Perubahan dalam UU Cipta Kerja pasal 30 ayat 1 menjadi kecukupan kebutuhan konsumsi dan cadangan pangan pemerintah berasal dari produksi dalam negeri dan impor dengan tetap melindungi kepentingan petani.
Alhasil, Mirah menilai ketika UU eksisting telah menegaskan larangan impor dalam kondisi kebutuhan terpenuhi, UU Cipta Kerja malah menjelaskan cara memenuhi kebutuhan pangan itu sendiri.
"Dari situ saja ruhnya sudah berbeda karena itu bukan hal yang simple diubah bukannya mensejahterakan petani malah membuka keran impot," ujarnya.
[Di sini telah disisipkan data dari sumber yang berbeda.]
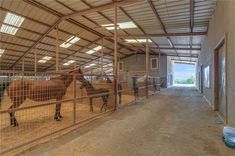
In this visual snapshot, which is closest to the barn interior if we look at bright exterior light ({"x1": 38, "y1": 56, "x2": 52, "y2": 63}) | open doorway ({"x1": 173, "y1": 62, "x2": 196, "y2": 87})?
bright exterior light ({"x1": 38, "y1": 56, "x2": 52, "y2": 63})

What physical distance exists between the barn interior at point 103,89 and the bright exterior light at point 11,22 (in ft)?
0.13

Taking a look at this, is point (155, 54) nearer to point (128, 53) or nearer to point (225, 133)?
point (128, 53)

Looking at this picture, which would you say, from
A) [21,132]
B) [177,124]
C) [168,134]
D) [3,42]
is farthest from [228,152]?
[3,42]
Peneliti INDEF Rusli Abdullah menambahkan dalam UU Cipta Kerja memang ditemukan banyak sekali pasal seperti di atas yang membingungkan. Prinsipnya pemerintah memang harus memiliki roadmap pangan yang jelas.
Pemerintah juga harus memiliki aturan jelas terkait jenis impor pangan yang diperuntukan apa yakni konsumsi langsung atau industri.
"Adapun saat ini sudah terjadi ketidakseimbangan sistem pertanian dan permintaan pangan," katanya.
Rusli menjabarkan sistem pertanian itu mencakup skala kecil, praktik konvensional, petani menua, adopsi teknologi rendah, inefisiensi usaha tani, dan perbenihan. Sementara permintaan pangan mencakup makanan yang terjangkau, sehat, beragam, diversifikasi, dan pasokan berkelanjutan.